How do you know a powercycle fixed it?
Because I actually read - and understood - the OPs comment.
As pointed out elsewhere maybe the sales guy should know how to operate the thing he is selling?

Also, it sounds like a power cycle cleared up the issue so no big problems.

Well maybe the engineers should know how to sell the thing they're making? The salesperson's job is to sell, not to operate, and why should he know every last intricacy of the machine?

I don't know that a power cycle cleared the issue up, a reset definitely didn't. OP just said the salesperson power-cycled it, not that that fixed it.

> Well maybe the engineers should know how to sell the thing they're making?

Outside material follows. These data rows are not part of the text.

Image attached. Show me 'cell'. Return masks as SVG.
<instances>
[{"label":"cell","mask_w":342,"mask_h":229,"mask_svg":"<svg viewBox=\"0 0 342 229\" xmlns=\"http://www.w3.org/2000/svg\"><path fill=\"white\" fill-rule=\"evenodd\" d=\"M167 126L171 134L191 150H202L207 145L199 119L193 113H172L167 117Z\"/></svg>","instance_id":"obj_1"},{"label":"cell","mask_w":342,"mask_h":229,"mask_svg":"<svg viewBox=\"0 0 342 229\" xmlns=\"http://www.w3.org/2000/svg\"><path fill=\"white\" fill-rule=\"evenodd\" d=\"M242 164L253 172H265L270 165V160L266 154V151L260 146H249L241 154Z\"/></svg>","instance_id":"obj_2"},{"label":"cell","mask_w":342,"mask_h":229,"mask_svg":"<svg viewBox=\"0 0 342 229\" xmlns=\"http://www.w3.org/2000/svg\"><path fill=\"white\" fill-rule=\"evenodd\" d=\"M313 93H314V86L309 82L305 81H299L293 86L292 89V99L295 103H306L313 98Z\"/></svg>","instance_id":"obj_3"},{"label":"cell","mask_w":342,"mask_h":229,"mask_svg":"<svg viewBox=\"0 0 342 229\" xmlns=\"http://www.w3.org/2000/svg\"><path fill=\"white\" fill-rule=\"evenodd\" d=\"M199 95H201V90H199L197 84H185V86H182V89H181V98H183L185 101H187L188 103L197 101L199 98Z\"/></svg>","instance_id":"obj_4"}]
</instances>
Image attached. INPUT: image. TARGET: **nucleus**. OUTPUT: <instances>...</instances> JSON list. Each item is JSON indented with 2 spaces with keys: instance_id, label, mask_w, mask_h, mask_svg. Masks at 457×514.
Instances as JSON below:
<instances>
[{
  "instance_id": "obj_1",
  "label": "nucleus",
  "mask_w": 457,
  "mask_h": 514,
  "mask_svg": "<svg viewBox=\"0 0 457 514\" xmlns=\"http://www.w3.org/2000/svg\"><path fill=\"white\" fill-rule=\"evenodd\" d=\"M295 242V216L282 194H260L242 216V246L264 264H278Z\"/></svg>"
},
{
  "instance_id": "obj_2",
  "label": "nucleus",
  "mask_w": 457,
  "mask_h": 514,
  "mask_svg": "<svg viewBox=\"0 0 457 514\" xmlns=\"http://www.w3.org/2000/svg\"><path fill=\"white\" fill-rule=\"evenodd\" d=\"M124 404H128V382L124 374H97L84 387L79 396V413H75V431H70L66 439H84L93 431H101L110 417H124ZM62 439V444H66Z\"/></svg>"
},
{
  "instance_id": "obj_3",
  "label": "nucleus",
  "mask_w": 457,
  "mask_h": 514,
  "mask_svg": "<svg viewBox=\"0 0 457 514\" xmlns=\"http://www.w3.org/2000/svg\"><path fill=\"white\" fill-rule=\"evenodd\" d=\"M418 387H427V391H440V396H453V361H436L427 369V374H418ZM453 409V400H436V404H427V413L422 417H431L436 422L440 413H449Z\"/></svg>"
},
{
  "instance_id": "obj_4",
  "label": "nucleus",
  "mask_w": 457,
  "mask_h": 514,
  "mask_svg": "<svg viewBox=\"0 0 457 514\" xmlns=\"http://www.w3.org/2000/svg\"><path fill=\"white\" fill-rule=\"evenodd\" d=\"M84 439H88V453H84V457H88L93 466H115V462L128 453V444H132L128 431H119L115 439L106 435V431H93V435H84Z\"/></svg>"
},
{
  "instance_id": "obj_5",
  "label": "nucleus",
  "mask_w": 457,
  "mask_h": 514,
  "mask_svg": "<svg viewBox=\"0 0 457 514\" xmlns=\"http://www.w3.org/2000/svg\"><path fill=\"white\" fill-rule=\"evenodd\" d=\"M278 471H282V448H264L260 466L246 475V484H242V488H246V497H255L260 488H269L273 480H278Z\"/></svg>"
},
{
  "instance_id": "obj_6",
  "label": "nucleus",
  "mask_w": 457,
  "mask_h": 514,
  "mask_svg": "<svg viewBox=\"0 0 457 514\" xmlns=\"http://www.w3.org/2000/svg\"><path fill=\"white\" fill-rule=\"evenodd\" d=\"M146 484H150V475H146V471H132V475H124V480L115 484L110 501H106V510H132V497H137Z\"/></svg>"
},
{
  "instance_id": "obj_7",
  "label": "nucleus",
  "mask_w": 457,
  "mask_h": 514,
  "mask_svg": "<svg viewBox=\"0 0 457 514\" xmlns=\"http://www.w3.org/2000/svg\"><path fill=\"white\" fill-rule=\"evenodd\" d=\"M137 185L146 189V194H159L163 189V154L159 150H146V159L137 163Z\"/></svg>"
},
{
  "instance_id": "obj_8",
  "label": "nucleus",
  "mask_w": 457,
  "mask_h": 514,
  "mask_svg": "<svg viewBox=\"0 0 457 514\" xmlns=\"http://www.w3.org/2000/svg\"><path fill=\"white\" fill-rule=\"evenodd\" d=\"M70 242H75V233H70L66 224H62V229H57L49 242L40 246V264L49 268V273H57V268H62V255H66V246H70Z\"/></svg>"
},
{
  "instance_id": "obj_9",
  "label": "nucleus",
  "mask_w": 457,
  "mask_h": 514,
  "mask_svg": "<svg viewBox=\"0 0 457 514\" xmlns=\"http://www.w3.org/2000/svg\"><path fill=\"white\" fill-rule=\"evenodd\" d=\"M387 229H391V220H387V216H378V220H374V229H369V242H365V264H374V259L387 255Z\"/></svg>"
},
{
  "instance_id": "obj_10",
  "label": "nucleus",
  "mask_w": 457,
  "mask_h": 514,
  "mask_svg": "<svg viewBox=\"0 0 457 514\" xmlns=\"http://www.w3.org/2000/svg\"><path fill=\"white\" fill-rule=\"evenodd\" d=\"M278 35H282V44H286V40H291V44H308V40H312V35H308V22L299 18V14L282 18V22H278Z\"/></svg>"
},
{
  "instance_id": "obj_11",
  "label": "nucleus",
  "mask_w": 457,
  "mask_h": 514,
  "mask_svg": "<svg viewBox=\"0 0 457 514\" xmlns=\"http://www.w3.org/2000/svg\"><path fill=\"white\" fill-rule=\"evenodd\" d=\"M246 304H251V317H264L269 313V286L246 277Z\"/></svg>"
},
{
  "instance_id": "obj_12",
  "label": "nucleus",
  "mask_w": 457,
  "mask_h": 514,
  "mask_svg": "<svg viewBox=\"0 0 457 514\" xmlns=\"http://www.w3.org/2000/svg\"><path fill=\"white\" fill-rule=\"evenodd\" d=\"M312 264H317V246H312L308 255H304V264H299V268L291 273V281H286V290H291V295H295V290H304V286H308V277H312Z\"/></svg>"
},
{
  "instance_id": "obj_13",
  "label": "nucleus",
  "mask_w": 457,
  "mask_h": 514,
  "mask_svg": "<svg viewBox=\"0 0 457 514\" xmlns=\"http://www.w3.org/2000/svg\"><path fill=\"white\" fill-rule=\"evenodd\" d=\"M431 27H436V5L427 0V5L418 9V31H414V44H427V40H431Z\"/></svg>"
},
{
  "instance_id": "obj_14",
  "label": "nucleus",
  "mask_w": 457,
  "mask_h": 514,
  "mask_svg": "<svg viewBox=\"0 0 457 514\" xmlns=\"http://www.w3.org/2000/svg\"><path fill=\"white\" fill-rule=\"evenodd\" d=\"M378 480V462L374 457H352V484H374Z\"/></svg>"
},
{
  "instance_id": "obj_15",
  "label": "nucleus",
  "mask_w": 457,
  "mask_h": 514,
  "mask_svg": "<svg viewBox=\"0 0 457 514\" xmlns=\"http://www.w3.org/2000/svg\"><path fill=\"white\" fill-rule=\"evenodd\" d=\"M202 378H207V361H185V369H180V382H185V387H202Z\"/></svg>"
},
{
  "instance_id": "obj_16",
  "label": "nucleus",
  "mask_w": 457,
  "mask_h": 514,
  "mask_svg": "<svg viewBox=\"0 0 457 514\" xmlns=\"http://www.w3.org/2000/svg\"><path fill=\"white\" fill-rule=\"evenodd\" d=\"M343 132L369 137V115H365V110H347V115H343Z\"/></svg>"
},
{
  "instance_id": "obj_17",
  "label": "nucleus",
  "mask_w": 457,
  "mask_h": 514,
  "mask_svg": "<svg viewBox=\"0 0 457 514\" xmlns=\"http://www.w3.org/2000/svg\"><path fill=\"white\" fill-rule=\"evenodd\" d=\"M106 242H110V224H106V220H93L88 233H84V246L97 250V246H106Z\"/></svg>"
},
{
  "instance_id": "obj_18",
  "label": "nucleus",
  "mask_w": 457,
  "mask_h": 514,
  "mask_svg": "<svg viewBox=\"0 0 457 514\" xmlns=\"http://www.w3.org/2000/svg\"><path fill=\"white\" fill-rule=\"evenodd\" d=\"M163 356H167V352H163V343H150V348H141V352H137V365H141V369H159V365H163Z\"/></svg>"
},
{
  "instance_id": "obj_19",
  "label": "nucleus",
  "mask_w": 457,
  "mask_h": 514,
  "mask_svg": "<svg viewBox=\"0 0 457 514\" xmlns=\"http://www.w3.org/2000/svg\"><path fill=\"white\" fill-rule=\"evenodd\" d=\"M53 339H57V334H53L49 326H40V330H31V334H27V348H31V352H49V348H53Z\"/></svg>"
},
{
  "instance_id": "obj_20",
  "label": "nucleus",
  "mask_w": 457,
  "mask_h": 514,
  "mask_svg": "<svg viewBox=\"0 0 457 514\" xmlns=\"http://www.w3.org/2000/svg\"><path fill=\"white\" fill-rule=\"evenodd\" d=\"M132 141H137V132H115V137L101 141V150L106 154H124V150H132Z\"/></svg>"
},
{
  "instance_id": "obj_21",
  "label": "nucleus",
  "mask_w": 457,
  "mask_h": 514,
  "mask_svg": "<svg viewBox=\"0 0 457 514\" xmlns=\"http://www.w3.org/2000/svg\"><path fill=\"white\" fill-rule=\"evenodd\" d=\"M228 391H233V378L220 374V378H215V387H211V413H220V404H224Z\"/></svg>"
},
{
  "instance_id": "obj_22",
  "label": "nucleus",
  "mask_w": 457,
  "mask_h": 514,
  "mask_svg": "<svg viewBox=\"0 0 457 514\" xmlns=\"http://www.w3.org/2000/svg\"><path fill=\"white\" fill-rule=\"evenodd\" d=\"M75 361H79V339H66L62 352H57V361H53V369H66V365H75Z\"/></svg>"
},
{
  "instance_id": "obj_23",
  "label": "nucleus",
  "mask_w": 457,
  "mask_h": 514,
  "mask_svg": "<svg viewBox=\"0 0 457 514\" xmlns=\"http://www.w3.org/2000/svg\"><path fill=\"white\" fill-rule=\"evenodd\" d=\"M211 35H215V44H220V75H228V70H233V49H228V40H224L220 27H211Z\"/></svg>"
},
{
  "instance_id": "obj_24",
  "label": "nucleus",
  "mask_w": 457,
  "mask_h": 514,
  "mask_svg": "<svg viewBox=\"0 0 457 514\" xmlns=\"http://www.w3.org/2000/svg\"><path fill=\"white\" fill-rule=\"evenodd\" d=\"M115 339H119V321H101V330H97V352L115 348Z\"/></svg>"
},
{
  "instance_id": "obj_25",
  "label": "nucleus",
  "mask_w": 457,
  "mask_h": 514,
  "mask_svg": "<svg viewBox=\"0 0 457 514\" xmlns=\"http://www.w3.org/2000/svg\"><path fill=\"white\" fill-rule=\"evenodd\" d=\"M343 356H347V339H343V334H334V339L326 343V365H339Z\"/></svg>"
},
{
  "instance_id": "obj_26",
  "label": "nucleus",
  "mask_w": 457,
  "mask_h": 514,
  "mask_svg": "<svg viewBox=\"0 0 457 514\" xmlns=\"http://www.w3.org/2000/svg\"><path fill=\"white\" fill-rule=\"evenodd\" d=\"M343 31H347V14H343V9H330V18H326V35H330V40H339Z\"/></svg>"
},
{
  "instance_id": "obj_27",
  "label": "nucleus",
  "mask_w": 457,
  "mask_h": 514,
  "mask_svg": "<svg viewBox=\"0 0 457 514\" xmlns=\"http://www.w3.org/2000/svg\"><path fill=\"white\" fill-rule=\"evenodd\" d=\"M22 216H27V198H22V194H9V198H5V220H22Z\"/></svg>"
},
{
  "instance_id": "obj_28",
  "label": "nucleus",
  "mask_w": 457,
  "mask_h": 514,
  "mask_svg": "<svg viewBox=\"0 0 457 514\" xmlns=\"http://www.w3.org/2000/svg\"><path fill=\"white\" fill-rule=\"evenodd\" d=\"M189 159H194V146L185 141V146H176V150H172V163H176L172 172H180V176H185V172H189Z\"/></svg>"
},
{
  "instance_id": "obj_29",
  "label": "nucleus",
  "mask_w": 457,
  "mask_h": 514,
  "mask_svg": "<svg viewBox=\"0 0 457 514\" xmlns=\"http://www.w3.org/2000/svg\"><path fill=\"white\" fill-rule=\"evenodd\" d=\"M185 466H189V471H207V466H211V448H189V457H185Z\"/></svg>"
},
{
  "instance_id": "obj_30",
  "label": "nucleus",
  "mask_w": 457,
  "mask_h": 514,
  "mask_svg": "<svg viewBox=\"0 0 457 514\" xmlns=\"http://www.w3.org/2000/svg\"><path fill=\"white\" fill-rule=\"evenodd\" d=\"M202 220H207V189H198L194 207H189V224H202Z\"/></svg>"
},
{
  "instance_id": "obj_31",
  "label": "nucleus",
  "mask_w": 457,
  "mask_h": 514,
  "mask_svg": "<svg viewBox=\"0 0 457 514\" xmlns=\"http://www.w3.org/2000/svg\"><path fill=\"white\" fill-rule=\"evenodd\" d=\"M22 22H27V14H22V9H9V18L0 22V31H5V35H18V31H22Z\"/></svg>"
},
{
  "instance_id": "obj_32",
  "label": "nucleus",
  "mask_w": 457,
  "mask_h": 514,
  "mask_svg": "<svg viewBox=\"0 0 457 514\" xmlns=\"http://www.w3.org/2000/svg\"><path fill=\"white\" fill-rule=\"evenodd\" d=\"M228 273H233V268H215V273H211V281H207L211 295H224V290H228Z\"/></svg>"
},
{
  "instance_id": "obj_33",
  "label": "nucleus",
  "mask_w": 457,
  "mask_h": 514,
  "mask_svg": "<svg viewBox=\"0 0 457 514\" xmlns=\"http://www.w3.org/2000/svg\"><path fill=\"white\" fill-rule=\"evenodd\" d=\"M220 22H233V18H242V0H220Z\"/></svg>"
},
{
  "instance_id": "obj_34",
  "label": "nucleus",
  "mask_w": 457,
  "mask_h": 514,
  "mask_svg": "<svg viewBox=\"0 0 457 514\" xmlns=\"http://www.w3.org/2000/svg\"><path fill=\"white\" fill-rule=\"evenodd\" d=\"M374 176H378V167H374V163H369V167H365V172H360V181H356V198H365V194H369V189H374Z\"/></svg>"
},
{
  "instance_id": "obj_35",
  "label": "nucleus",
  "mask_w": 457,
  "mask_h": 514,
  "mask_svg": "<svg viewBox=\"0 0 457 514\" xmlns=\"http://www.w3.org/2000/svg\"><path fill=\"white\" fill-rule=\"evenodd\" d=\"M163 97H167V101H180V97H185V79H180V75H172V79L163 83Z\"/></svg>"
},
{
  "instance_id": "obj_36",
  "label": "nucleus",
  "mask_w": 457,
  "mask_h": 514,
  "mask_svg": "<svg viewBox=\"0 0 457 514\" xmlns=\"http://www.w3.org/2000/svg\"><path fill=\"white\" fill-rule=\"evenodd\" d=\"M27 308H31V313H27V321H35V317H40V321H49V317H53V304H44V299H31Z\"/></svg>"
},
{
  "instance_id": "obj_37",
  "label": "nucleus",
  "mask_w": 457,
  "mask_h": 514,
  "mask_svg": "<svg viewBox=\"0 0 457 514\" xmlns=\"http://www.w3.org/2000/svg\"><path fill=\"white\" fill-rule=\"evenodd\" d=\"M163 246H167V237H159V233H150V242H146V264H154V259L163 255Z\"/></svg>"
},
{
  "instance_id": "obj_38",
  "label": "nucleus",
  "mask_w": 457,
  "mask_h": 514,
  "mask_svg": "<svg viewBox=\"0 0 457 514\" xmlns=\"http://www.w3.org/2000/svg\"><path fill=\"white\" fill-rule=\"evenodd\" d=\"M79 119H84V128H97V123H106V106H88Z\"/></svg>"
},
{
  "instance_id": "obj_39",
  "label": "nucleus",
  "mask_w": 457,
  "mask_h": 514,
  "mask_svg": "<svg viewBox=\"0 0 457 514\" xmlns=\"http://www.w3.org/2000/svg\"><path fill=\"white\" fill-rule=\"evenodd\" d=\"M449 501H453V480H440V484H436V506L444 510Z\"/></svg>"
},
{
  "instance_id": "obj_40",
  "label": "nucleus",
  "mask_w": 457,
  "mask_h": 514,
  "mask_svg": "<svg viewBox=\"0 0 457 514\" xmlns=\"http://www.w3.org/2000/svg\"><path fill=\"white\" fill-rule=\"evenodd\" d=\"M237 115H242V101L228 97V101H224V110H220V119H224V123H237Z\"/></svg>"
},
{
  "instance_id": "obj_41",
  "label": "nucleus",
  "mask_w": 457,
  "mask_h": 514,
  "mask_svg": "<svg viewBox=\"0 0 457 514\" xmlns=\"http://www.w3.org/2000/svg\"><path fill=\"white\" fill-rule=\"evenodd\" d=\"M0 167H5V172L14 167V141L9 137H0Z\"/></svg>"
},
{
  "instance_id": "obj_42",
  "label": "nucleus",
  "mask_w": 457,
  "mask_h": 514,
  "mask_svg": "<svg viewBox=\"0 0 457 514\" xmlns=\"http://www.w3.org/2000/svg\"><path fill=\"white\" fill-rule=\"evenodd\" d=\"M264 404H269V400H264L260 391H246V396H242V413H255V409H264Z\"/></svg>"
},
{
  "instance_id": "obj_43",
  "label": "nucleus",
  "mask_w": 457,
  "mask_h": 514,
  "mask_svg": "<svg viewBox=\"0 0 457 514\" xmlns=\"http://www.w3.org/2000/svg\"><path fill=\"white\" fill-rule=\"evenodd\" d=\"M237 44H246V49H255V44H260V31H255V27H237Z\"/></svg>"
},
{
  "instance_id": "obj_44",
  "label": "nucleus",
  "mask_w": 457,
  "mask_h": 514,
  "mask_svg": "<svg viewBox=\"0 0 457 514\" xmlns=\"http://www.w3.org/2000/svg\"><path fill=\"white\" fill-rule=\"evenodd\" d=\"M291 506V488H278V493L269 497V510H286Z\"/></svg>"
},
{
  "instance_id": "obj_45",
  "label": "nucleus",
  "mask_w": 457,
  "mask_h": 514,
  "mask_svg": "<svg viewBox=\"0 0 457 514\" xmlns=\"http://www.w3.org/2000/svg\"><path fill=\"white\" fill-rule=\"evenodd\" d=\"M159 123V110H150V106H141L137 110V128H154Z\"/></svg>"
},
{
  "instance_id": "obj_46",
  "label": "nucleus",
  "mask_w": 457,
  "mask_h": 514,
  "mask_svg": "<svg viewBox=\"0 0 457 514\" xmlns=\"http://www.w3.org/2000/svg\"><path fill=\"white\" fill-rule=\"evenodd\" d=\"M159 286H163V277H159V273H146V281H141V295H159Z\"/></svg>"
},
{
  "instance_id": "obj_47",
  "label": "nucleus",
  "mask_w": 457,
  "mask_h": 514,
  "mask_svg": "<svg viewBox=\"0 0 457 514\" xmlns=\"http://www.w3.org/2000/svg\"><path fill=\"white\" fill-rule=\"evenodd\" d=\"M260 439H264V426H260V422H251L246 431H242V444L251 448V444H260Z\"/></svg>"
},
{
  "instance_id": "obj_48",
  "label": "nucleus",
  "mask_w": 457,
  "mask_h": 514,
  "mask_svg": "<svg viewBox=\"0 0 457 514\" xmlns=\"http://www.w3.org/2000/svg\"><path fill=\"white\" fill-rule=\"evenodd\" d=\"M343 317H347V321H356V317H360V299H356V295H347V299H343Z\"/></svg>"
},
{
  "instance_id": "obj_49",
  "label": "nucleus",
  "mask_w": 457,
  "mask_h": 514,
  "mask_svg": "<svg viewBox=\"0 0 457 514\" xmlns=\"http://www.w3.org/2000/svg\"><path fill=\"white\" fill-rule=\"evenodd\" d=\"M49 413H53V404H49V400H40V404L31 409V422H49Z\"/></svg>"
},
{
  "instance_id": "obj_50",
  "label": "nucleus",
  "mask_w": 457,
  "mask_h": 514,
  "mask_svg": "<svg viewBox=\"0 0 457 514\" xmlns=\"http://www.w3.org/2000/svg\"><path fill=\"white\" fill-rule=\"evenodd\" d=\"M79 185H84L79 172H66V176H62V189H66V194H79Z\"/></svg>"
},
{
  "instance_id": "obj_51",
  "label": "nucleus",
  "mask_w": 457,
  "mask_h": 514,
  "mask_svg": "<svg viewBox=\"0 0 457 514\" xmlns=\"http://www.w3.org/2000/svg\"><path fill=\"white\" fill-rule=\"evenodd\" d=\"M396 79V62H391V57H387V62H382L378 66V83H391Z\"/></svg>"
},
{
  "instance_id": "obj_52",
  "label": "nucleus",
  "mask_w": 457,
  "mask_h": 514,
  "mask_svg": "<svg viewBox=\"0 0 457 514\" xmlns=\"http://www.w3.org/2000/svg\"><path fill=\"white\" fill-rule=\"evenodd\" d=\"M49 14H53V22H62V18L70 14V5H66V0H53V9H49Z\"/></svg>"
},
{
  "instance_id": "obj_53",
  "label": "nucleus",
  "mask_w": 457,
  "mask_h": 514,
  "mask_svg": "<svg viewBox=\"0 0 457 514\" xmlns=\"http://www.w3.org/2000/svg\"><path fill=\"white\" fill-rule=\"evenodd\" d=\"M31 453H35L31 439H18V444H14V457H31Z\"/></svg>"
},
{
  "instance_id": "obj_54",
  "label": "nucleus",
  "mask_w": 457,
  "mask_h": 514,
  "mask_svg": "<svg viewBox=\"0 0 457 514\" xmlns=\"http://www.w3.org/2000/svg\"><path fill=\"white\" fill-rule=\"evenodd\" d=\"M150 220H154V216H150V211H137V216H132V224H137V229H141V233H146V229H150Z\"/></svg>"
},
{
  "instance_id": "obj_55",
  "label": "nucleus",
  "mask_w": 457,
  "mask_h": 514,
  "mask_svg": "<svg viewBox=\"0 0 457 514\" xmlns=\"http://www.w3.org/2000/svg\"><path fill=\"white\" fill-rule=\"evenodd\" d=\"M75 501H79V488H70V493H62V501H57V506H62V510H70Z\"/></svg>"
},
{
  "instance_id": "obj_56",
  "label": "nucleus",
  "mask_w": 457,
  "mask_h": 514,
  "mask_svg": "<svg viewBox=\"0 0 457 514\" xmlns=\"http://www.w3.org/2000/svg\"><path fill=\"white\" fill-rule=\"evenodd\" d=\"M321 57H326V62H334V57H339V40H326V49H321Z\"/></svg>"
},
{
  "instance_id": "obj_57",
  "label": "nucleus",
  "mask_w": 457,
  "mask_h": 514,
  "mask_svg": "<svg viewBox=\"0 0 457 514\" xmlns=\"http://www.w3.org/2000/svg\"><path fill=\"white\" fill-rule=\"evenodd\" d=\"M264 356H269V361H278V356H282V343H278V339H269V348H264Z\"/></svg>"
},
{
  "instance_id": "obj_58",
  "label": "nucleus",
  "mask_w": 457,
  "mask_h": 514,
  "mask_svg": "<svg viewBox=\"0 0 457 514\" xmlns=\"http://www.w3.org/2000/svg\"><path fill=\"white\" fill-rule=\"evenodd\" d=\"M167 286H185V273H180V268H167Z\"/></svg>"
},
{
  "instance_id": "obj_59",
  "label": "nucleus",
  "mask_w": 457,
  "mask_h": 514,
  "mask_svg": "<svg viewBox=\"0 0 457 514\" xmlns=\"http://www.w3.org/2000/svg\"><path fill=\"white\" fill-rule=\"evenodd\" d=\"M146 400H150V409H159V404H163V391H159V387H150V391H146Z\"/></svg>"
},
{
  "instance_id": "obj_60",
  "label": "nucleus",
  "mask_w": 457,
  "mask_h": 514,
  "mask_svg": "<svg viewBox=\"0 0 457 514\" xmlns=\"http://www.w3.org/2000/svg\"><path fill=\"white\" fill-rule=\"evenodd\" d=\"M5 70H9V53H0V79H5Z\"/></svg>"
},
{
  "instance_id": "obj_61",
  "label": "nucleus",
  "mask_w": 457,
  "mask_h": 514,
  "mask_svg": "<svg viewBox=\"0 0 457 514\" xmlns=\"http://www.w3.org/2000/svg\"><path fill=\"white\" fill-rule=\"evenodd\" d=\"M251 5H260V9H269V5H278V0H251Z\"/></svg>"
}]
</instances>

I agree, why not have an technical guy there who knows how to operate the thing and can support the sales guy? If the company is sending only sales guys with no in-depth technical knowledge to a trade show, it's fully understandable and well-deserved if this sort of thing happens.

> why should he know every last intricacy of the machine?

If I am buying an expensive piece of hardware you better believe I will ask questions about the intricacies and if I don't get answers I will not be buying.